* Required tasks *
(a) Update the stretch of the atmospheric pressure lab instructions from "Now empty about" through "will flow out.", replacing "vertical tube" with "upright tube".
(b) Using the atmospheric pressure lab instructions, decide whether each statement agrees with them, answering yes or no and quoting the words that settle it: (i) Each bottlecap has three tubes. (ii) The short tube on each bottlecap is meant to serve as the 'pressure tube'. (iii) The kit included two bottlecaps connected by a long tube.
(c) Pick up the atmospheric pressure lab instructions after their final sentence and carry them on.

╭─ Supplied text

#$&*
Phy 202
Your 'measuring atmospheric pressure' report has been received. Scroll down through the document to see any comments I might have inserted, and my final comment at the end.
** Measuring Atmospheric Pressure_labelMessages **
There is no text box below to submit work.
** Measuring Atmospheric Pressure_labelMessages **
Be very sure to keep a copy of your data for this experiment, since you will probably be using it in
Part 2. It is recommended that you keep a word-processing document open, copy this document into that
document, and copy any data you put into these boxes in the appropriate place in that document. That
document can then be used as a course from which you can easily access the necessary data to copy into
the data processing program.
Your setup for the preceding experiment Raising Water in a Vertical Tube included a vertical tube, with
terminating caps on the other two tubes. You will use the vertical tube again in this experiment.
Your kit included two bottlecaps connected by a long tube. The long tube is to be used as a vertical
tube, as in the previous experiment.
Each bottlecap has three tubes. One is a short tube; its intended use is to release pressure in the
system when and if this becomes necessary. The third is fairly long. This tube is to be used as a
'pressure tube'.
First fill the 'pressure tube' with water. You can do this in any way you wish. One way:
The easiest way to do this is to temporarily disconnect the vertical tube and replace it with the new
tube, so that when you squeeze the container you can fill the new tube. Add water to the container
until it is nearly full, then screw on the bottlecap.
Hold the open end of the pressure-indicating tube a little higher than the top of the container, near
the point where you just connected it, and squeeze the bottle so that water fills the tube. Since the
water level in the container is higher than in the preceding experiment, and since the end of the new
tube isn't much higher than the water level, this shouldn't require a very hard squeeze.
When the tube is full, maintain the squeeze so the water doesn't return to the container and disconnect
it. You will have a tube full of water.
Now empty about half the water from the 'pressure tube'. Cap it and connect it to the system, and
replace the vertical tube. You can do this in any way you wish, but one way is described below:
Just raise one end of the full 'pressure tube' and/or lower the other, and some water will flow out.

╰─
╭─ Data supplied

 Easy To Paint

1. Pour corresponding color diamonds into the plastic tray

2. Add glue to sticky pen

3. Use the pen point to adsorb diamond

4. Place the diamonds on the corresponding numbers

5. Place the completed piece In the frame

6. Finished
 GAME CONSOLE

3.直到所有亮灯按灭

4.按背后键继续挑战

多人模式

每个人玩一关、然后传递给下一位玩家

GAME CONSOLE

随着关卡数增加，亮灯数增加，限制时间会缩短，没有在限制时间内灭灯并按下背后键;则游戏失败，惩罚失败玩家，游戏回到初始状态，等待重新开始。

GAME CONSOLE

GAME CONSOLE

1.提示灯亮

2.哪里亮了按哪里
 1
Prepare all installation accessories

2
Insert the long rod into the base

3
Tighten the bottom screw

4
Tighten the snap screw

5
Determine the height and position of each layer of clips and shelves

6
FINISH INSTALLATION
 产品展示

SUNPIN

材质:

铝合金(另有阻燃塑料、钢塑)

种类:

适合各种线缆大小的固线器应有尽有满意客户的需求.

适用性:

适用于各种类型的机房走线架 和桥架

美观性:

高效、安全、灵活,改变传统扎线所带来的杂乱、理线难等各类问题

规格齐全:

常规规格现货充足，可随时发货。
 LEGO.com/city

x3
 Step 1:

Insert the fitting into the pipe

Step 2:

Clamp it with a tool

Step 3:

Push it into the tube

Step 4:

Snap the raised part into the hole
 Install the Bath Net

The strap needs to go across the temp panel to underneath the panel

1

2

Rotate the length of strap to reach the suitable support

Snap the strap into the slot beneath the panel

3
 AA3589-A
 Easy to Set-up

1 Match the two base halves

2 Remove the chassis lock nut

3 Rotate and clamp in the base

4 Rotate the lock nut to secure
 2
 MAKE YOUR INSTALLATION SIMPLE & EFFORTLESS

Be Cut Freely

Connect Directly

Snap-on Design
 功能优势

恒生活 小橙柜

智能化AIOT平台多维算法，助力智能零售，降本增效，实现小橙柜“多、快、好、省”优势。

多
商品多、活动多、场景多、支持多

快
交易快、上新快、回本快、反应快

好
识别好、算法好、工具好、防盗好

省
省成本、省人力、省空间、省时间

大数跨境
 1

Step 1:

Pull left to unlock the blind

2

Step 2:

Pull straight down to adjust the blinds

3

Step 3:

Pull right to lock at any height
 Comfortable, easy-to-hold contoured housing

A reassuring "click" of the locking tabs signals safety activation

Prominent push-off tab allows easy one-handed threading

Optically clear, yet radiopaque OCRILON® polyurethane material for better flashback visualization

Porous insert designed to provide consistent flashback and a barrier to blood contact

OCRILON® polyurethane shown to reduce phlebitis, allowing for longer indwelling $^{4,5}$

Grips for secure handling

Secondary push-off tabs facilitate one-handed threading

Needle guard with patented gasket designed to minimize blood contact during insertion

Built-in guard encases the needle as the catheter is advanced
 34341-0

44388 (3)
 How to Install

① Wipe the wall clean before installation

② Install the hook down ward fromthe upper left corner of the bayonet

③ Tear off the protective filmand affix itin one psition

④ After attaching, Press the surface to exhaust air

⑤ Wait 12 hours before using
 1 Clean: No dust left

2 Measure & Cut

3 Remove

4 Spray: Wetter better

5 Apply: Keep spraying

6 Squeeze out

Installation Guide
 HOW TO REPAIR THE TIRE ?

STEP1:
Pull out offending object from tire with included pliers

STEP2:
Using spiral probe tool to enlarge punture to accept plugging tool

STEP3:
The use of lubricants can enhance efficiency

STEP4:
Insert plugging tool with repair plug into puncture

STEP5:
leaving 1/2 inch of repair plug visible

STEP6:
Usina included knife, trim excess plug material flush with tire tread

╰─

* Task-by-task outputs *
(a)
Now empty about half the water from the 'pressure tube'. Cap it and connect it to the system, and
replace the upright tube. You can do this in any way you wish, but one way is described below:
Just raise one end of the full 'pressure tube' and/or lower the other, and some water will flow out.

(b)
(i) Yes: "Each bottlecap has three tubes."
(ii) No: "One is a short tube; its intended use is to release pressure in the system when and if this becomes necessary."
(iii) Yes: "Your kit included two bottlecaps connected by a long tube."

(c)
Once the tube is about half full, place a terminating cap on one end of this tube. This will hold the
water in the 'pressure tube'.
You should at this point have:
The vertical tube, extended down into the water and out of the top of the container
The extended pressure-measuring tube, open on one end (through its connection to the newly opened tube
in the stopper) to the air inside the container, half full of water, and capped at the other end.
A third tube short through the bottlecap, still closed off at the 'top end'.
In the picture below you see:
the short capped tube (the 'third' tube) sticking out of the top of the stopper,
the 'vertical' tube not yet in a vertical position but extending forward and to the right into a
graduated cylinder, and
the pressure-indicating tube half full of caramel-colored liquid (the liquid is cola) and draped over a
second graduated cylinder toward the back left. The pressure-indicating tube is capped at its end
(hanging down near the tabletop), and the last 25 cm segment of the tube contains no liquid.
The picture below shows how the liquid in the tube comes to a point just below the 'peak' of the tube.
This leaves an air column about 25 cm long in the capped end of the tube.
In the new picture the pressure-indicating tube is simply lying on the tabletop so the air column at
the capped end is clearly visible.
The figure below shows a sketch of a tube which rises out of the bottle at left, then bends to form a
U, then to the right of the U again levels off. The tube continues a ways to the right and is sealed at
its right end. Liquid occupies the U up to almost the point of leveling, so that an increase in the
pressure of the container will cause the liquid to move into the level region. As is the case in our
experiment, the tube is assumed thin enough that the plane of the meniscus remains parallel to the
cross-section of the tube (i.e., the meniscus doesn't 'level off' when it moves into a horizontal
section of tube).
You should manipulate the pressure tube until its configuration resembles the one shown. The length and
depth of the U can vary from that depicted, but the air column at the end of the tube should be at
least 15 (actual) cm long. The liquid levels at the left and right ends of U should be very nearly
equal.
The basic idea is that as you squeeze the system to raise water in the vertical tube, as in your
previous experiment, the pressure in the system increases and compresses the 'air column' in the
pressure tube. By measuring the lengths of this 'air column' you can determine relative pressures, and
by measuring the heights of the water column in the 'vertical tube' you can determine the actual
pressure differences required to support those columns.
Support the end of the vertical tube so that it is more or less vertical, as it was in the previous
experiment.
The bottle should be pretty full, but not so full that it covers the open end of the tube to which the
pressure tube is connected; the left end of the pressure tube should have an 'open path' to the gas
inside the bottle, so that the pressure on the left-hand side of the water column in that tube is
essentially equal to the pressure in the bottle.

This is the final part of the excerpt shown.